■ **Your goal**: Copy the stock exchange text starting at "At the time, the" and ending at "to go elsewhere.", swapping each "NYSE" for "New York Stock Exchange".

--- START OF Text segment ---

At the time, the NYSE probably had the most liquid and deep markets for trading stocks. But not all of those advantages were the result of innovation and competition; the NYSE’s rules helped undermine competitive alternatives. Its “off board” trading rule, Rule 390, prohibited NYSE member firms from trading of NYSE listed stocks other than on an exchange. NYSE Rule 500 made it nearly impossible for a company voluntarily to delist and move to another market. The net effect was to make it difficult for broker-dealers to trade stocks NYSE listed stocks anywhere but at the NYSE or for an issuer to go elsewhere.
Of course, the NYSE had public policy justifications for its off-board trading rules. The NYSE argued, correctly, that concentrating the trading interest in one place would ensure that the most buy and sell orders would interact, achieving the best price.[11] That’s true to a point. If I want to sell my car and I put a sign on it in front of my house, I won’t know if someone on the other side of town would like to buy it. As the saying goes, “liquidity begets more liquidity.” But rules like Rule 390 eliminated competition among marketplaces. Moreover, the NYSE was very astute politically and worked hard to protect its market share. New York State was very powerful politically in Congress. The NYSE was not embarrassed about seeking support for a home town industry.

--- END OF Text segment ---
--- START OF Supplied information ---

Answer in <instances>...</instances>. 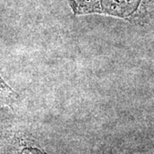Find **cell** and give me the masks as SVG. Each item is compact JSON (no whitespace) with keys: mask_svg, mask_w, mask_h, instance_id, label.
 I'll return each mask as SVG.
<instances>
[{"mask_svg":"<svg viewBox=\"0 0 154 154\" xmlns=\"http://www.w3.org/2000/svg\"><path fill=\"white\" fill-rule=\"evenodd\" d=\"M17 98V93L5 82L0 75V104H11Z\"/></svg>","mask_w":154,"mask_h":154,"instance_id":"2","label":"cell"},{"mask_svg":"<svg viewBox=\"0 0 154 154\" xmlns=\"http://www.w3.org/2000/svg\"><path fill=\"white\" fill-rule=\"evenodd\" d=\"M75 16L103 15L131 21L139 16L145 0H67Z\"/></svg>","mask_w":154,"mask_h":154,"instance_id":"1","label":"cell"},{"mask_svg":"<svg viewBox=\"0 0 154 154\" xmlns=\"http://www.w3.org/2000/svg\"><path fill=\"white\" fill-rule=\"evenodd\" d=\"M20 154H47L45 152L35 147H25L21 151Z\"/></svg>","mask_w":154,"mask_h":154,"instance_id":"3","label":"cell"}]
</instances>
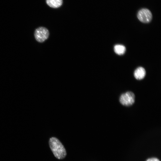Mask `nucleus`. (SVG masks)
Masks as SVG:
<instances>
[{"instance_id": "obj_1", "label": "nucleus", "mask_w": 161, "mask_h": 161, "mask_svg": "<svg viewBox=\"0 0 161 161\" xmlns=\"http://www.w3.org/2000/svg\"><path fill=\"white\" fill-rule=\"evenodd\" d=\"M49 143L52 151L56 158L62 160L66 157L67 154L66 149L58 138L54 137H51Z\"/></svg>"}, {"instance_id": "obj_2", "label": "nucleus", "mask_w": 161, "mask_h": 161, "mask_svg": "<svg viewBox=\"0 0 161 161\" xmlns=\"http://www.w3.org/2000/svg\"><path fill=\"white\" fill-rule=\"evenodd\" d=\"M34 35L35 40L39 43H42L48 39L49 32L46 27H40L35 31Z\"/></svg>"}, {"instance_id": "obj_3", "label": "nucleus", "mask_w": 161, "mask_h": 161, "mask_svg": "<svg viewBox=\"0 0 161 161\" xmlns=\"http://www.w3.org/2000/svg\"><path fill=\"white\" fill-rule=\"evenodd\" d=\"M135 96L131 92H127L123 93L120 96L119 101L122 105L127 106L132 105L135 102Z\"/></svg>"}, {"instance_id": "obj_4", "label": "nucleus", "mask_w": 161, "mask_h": 161, "mask_svg": "<svg viewBox=\"0 0 161 161\" xmlns=\"http://www.w3.org/2000/svg\"><path fill=\"white\" fill-rule=\"evenodd\" d=\"M139 20L143 23H148L152 18V14L151 11L146 8H143L139 11L137 14Z\"/></svg>"}, {"instance_id": "obj_5", "label": "nucleus", "mask_w": 161, "mask_h": 161, "mask_svg": "<svg viewBox=\"0 0 161 161\" xmlns=\"http://www.w3.org/2000/svg\"><path fill=\"white\" fill-rule=\"evenodd\" d=\"M146 72L144 68L142 67L137 68L134 71V76L135 78L138 80L143 79L145 77Z\"/></svg>"}, {"instance_id": "obj_6", "label": "nucleus", "mask_w": 161, "mask_h": 161, "mask_svg": "<svg viewBox=\"0 0 161 161\" xmlns=\"http://www.w3.org/2000/svg\"><path fill=\"white\" fill-rule=\"evenodd\" d=\"M47 4L50 7L56 8L60 7L62 3V0H46Z\"/></svg>"}, {"instance_id": "obj_7", "label": "nucleus", "mask_w": 161, "mask_h": 161, "mask_svg": "<svg viewBox=\"0 0 161 161\" xmlns=\"http://www.w3.org/2000/svg\"><path fill=\"white\" fill-rule=\"evenodd\" d=\"M115 52L118 55H122L126 51V47L122 45H116L114 47Z\"/></svg>"}, {"instance_id": "obj_8", "label": "nucleus", "mask_w": 161, "mask_h": 161, "mask_svg": "<svg viewBox=\"0 0 161 161\" xmlns=\"http://www.w3.org/2000/svg\"><path fill=\"white\" fill-rule=\"evenodd\" d=\"M146 161H160L159 159L156 158H152L148 159Z\"/></svg>"}]
</instances>
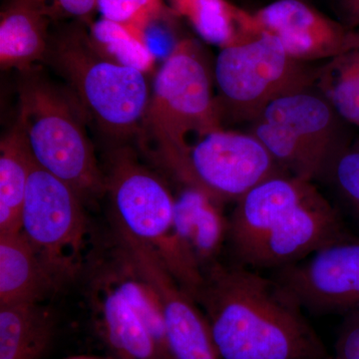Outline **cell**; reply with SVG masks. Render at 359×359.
I'll use <instances>...</instances> for the list:
<instances>
[{
	"label": "cell",
	"instance_id": "cell-28",
	"mask_svg": "<svg viewBox=\"0 0 359 359\" xmlns=\"http://www.w3.org/2000/svg\"><path fill=\"white\" fill-rule=\"evenodd\" d=\"M8 1H18L23 2V4H30V6L39 7V8L43 9V11H47L49 15H50V4H49V1L52 4V0H8ZM51 18V15H50Z\"/></svg>",
	"mask_w": 359,
	"mask_h": 359
},
{
	"label": "cell",
	"instance_id": "cell-30",
	"mask_svg": "<svg viewBox=\"0 0 359 359\" xmlns=\"http://www.w3.org/2000/svg\"><path fill=\"white\" fill-rule=\"evenodd\" d=\"M311 359H330V358H328V356H327V358H311Z\"/></svg>",
	"mask_w": 359,
	"mask_h": 359
},
{
	"label": "cell",
	"instance_id": "cell-18",
	"mask_svg": "<svg viewBox=\"0 0 359 359\" xmlns=\"http://www.w3.org/2000/svg\"><path fill=\"white\" fill-rule=\"evenodd\" d=\"M55 330V318L42 302L0 306V359H41Z\"/></svg>",
	"mask_w": 359,
	"mask_h": 359
},
{
	"label": "cell",
	"instance_id": "cell-9",
	"mask_svg": "<svg viewBox=\"0 0 359 359\" xmlns=\"http://www.w3.org/2000/svg\"><path fill=\"white\" fill-rule=\"evenodd\" d=\"M20 231L60 285L87 271L95 257L84 201L36 163L28 182Z\"/></svg>",
	"mask_w": 359,
	"mask_h": 359
},
{
	"label": "cell",
	"instance_id": "cell-4",
	"mask_svg": "<svg viewBox=\"0 0 359 359\" xmlns=\"http://www.w3.org/2000/svg\"><path fill=\"white\" fill-rule=\"evenodd\" d=\"M45 63L67 82L85 119L107 138L140 135L151 95L146 74L104 57L82 26L51 35Z\"/></svg>",
	"mask_w": 359,
	"mask_h": 359
},
{
	"label": "cell",
	"instance_id": "cell-10",
	"mask_svg": "<svg viewBox=\"0 0 359 359\" xmlns=\"http://www.w3.org/2000/svg\"><path fill=\"white\" fill-rule=\"evenodd\" d=\"M287 174L250 132L214 130L196 139L180 181L199 187L219 204L237 203L266 180Z\"/></svg>",
	"mask_w": 359,
	"mask_h": 359
},
{
	"label": "cell",
	"instance_id": "cell-6",
	"mask_svg": "<svg viewBox=\"0 0 359 359\" xmlns=\"http://www.w3.org/2000/svg\"><path fill=\"white\" fill-rule=\"evenodd\" d=\"M104 175L117 226L154 250L180 285L195 297L203 273L177 233L175 197L166 184L125 148L113 151Z\"/></svg>",
	"mask_w": 359,
	"mask_h": 359
},
{
	"label": "cell",
	"instance_id": "cell-23",
	"mask_svg": "<svg viewBox=\"0 0 359 359\" xmlns=\"http://www.w3.org/2000/svg\"><path fill=\"white\" fill-rule=\"evenodd\" d=\"M320 181L359 219V138L353 140L332 160Z\"/></svg>",
	"mask_w": 359,
	"mask_h": 359
},
{
	"label": "cell",
	"instance_id": "cell-11",
	"mask_svg": "<svg viewBox=\"0 0 359 359\" xmlns=\"http://www.w3.org/2000/svg\"><path fill=\"white\" fill-rule=\"evenodd\" d=\"M285 294L313 314H346L359 309V237L325 245L301 262L273 271Z\"/></svg>",
	"mask_w": 359,
	"mask_h": 359
},
{
	"label": "cell",
	"instance_id": "cell-16",
	"mask_svg": "<svg viewBox=\"0 0 359 359\" xmlns=\"http://www.w3.org/2000/svg\"><path fill=\"white\" fill-rule=\"evenodd\" d=\"M60 287L21 231L0 233V306L42 302Z\"/></svg>",
	"mask_w": 359,
	"mask_h": 359
},
{
	"label": "cell",
	"instance_id": "cell-7",
	"mask_svg": "<svg viewBox=\"0 0 359 359\" xmlns=\"http://www.w3.org/2000/svg\"><path fill=\"white\" fill-rule=\"evenodd\" d=\"M250 125L278 166L306 181H320L353 141L351 126L316 87L276 99Z\"/></svg>",
	"mask_w": 359,
	"mask_h": 359
},
{
	"label": "cell",
	"instance_id": "cell-19",
	"mask_svg": "<svg viewBox=\"0 0 359 359\" xmlns=\"http://www.w3.org/2000/svg\"><path fill=\"white\" fill-rule=\"evenodd\" d=\"M174 13L185 18L198 35L219 49L259 34L252 13L228 0H169Z\"/></svg>",
	"mask_w": 359,
	"mask_h": 359
},
{
	"label": "cell",
	"instance_id": "cell-15",
	"mask_svg": "<svg viewBox=\"0 0 359 359\" xmlns=\"http://www.w3.org/2000/svg\"><path fill=\"white\" fill-rule=\"evenodd\" d=\"M174 197L177 233L204 275L221 261L228 241L229 218L224 215V205L199 187L182 184Z\"/></svg>",
	"mask_w": 359,
	"mask_h": 359
},
{
	"label": "cell",
	"instance_id": "cell-1",
	"mask_svg": "<svg viewBox=\"0 0 359 359\" xmlns=\"http://www.w3.org/2000/svg\"><path fill=\"white\" fill-rule=\"evenodd\" d=\"M219 359H311L327 351L304 316L273 278L218 262L196 295Z\"/></svg>",
	"mask_w": 359,
	"mask_h": 359
},
{
	"label": "cell",
	"instance_id": "cell-13",
	"mask_svg": "<svg viewBox=\"0 0 359 359\" xmlns=\"http://www.w3.org/2000/svg\"><path fill=\"white\" fill-rule=\"evenodd\" d=\"M252 13L257 33L275 35L290 56L304 62L325 63L359 45V30L304 0H276Z\"/></svg>",
	"mask_w": 359,
	"mask_h": 359
},
{
	"label": "cell",
	"instance_id": "cell-14",
	"mask_svg": "<svg viewBox=\"0 0 359 359\" xmlns=\"http://www.w3.org/2000/svg\"><path fill=\"white\" fill-rule=\"evenodd\" d=\"M89 302L101 339L114 359H171L161 351L152 334L118 287L105 259L94 257Z\"/></svg>",
	"mask_w": 359,
	"mask_h": 359
},
{
	"label": "cell",
	"instance_id": "cell-8",
	"mask_svg": "<svg viewBox=\"0 0 359 359\" xmlns=\"http://www.w3.org/2000/svg\"><path fill=\"white\" fill-rule=\"evenodd\" d=\"M323 65L292 57L268 32L223 47L212 71L222 122L250 124L276 99L316 87Z\"/></svg>",
	"mask_w": 359,
	"mask_h": 359
},
{
	"label": "cell",
	"instance_id": "cell-27",
	"mask_svg": "<svg viewBox=\"0 0 359 359\" xmlns=\"http://www.w3.org/2000/svg\"><path fill=\"white\" fill-rule=\"evenodd\" d=\"M337 9L344 26L348 29L359 30V0H337Z\"/></svg>",
	"mask_w": 359,
	"mask_h": 359
},
{
	"label": "cell",
	"instance_id": "cell-22",
	"mask_svg": "<svg viewBox=\"0 0 359 359\" xmlns=\"http://www.w3.org/2000/svg\"><path fill=\"white\" fill-rule=\"evenodd\" d=\"M316 87L347 125L359 129V45L323 63Z\"/></svg>",
	"mask_w": 359,
	"mask_h": 359
},
{
	"label": "cell",
	"instance_id": "cell-5",
	"mask_svg": "<svg viewBox=\"0 0 359 359\" xmlns=\"http://www.w3.org/2000/svg\"><path fill=\"white\" fill-rule=\"evenodd\" d=\"M20 74L16 125L35 163L65 182L84 203L98 199L106 193L105 175L76 101L35 67Z\"/></svg>",
	"mask_w": 359,
	"mask_h": 359
},
{
	"label": "cell",
	"instance_id": "cell-3",
	"mask_svg": "<svg viewBox=\"0 0 359 359\" xmlns=\"http://www.w3.org/2000/svg\"><path fill=\"white\" fill-rule=\"evenodd\" d=\"M214 84V75L192 39L177 42L156 74L139 138L179 182L185 174L191 139L223 128Z\"/></svg>",
	"mask_w": 359,
	"mask_h": 359
},
{
	"label": "cell",
	"instance_id": "cell-20",
	"mask_svg": "<svg viewBox=\"0 0 359 359\" xmlns=\"http://www.w3.org/2000/svg\"><path fill=\"white\" fill-rule=\"evenodd\" d=\"M34 164L25 136L15 124L0 143V233L20 231L21 212Z\"/></svg>",
	"mask_w": 359,
	"mask_h": 359
},
{
	"label": "cell",
	"instance_id": "cell-21",
	"mask_svg": "<svg viewBox=\"0 0 359 359\" xmlns=\"http://www.w3.org/2000/svg\"><path fill=\"white\" fill-rule=\"evenodd\" d=\"M88 33L92 44L104 57L146 75L154 69L156 58L145 32L101 18L92 23Z\"/></svg>",
	"mask_w": 359,
	"mask_h": 359
},
{
	"label": "cell",
	"instance_id": "cell-17",
	"mask_svg": "<svg viewBox=\"0 0 359 359\" xmlns=\"http://www.w3.org/2000/svg\"><path fill=\"white\" fill-rule=\"evenodd\" d=\"M51 18L39 7L7 1L0 13V67L20 73L45 62L51 35Z\"/></svg>",
	"mask_w": 359,
	"mask_h": 359
},
{
	"label": "cell",
	"instance_id": "cell-2",
	"mask_svg": "<svg viewBox=\"0 0 359 359\" xmlns=\"http://www.w3.org/2000/svg\"><path fill=\"white\" fill-rule=\"evenodd\" d=\"M339 209L314 185L278 175L250 190L229 217L231 263L280 269L349 235Z\"/></svg>",
	"mask_w": 359,
	"mask_h": 359
},
{
	"label": "cell",
	"instance_id": "cell-12",
	"mask_svg": "<svg viewBox=\"0 0 359 359\" xmlns=\"http://www.w3.org/2000/svg\"><path fill=\"white\" fill-rule=\"evenodd\" d=\"M116 242L159 295L172 359H219L205 314L154 250L117 226Z\"/></svg>",
	"mask_w": 359,
	"mask_h": 359
},
{
	"label": "cell",
	"instance_id": "cell-26",
	"mask_svg": "<svg viewBox=\"0 0 359 359\" xmlns=\"http://www.w3.org/2000/svg\"><path fill=\"white\" fill-rule=\"evenodd\" d=\"M98 0H52L50 15L86 20L97 11Z\"/></svg>",
	"mask_w": 359,
	"mask_h": 359
},
{
	"label": "cell",
	"instance_id": "cell-24",
	"mask_svg": "<svg viewBox=\"0 0 359 359\" xmlns=\"http://www.w3.org/2000/svg\"><path fill=\"white\" fill-rule=\"evenodd\" d=\"M101 18L145 32L165 13L163 0H98Z\"/></svg>",
	"mask_w": 359,
	"mask_h": 359
},
{
	"label": "cell",
	"instance_id": "cell-25",
	"mask_svg": "<svg viewBox=\"0 0 359 359\" xmlns=\"http://www.w3.org/2000/svg\"><path fill=\"white\" fill-rule=\"evenodd\" d=\"M334 351L335 359H359V309L344 314Z\"/></svg>",
	"mask_w": 359,
	"mask_h": 359
},
{
	"label": "cell",
	"instance_id": "cell-29",
	"mask_svg": "<svg viewBox=\"0 0 359 359\" xmlns=\"http://www.w3.org/2000/svg\"><path fill=\"white\" fill-rule=\"evenodd\" d=\"M68 359H103V358H89V356H77V358H72Z\"/></svg>",
	"mask_w": 359,
	"mask_h": 359
}]
</instances>
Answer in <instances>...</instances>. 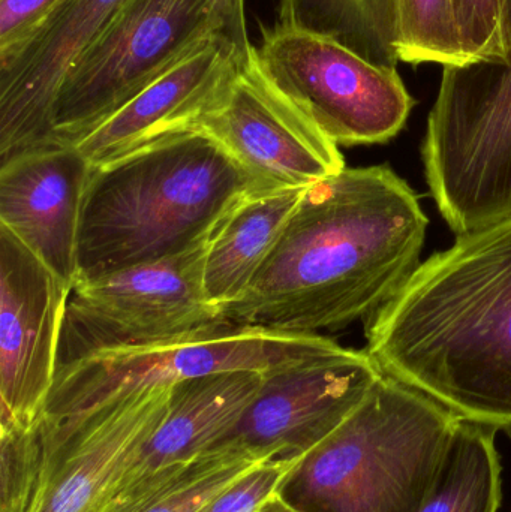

--- END OF Supplied information ---

■ **Task result**:
At the time, the New York Stock Exchange probably had the most liquid and deep markets for trading stocks. But not all of those advantages were the result of innovation and competition; the New York Stock Exchange’s rules helped undermine competitive alternatives. Its “off board” trading rule, Rule 390, prohibited New York Stock Exchange member firms from trading of New York Stock Exchange listed stocks other than on an exchange. New York Stock Exchange Rule 500 made it nearly impossible for a company voluntarily to delist and move to another market. The net effect was to make it difficult for broker-dealers to trade stocks New York Stock Exchange listed stocks anywhere but at the New York Stock Exchange or for an issuer to go elsewhere.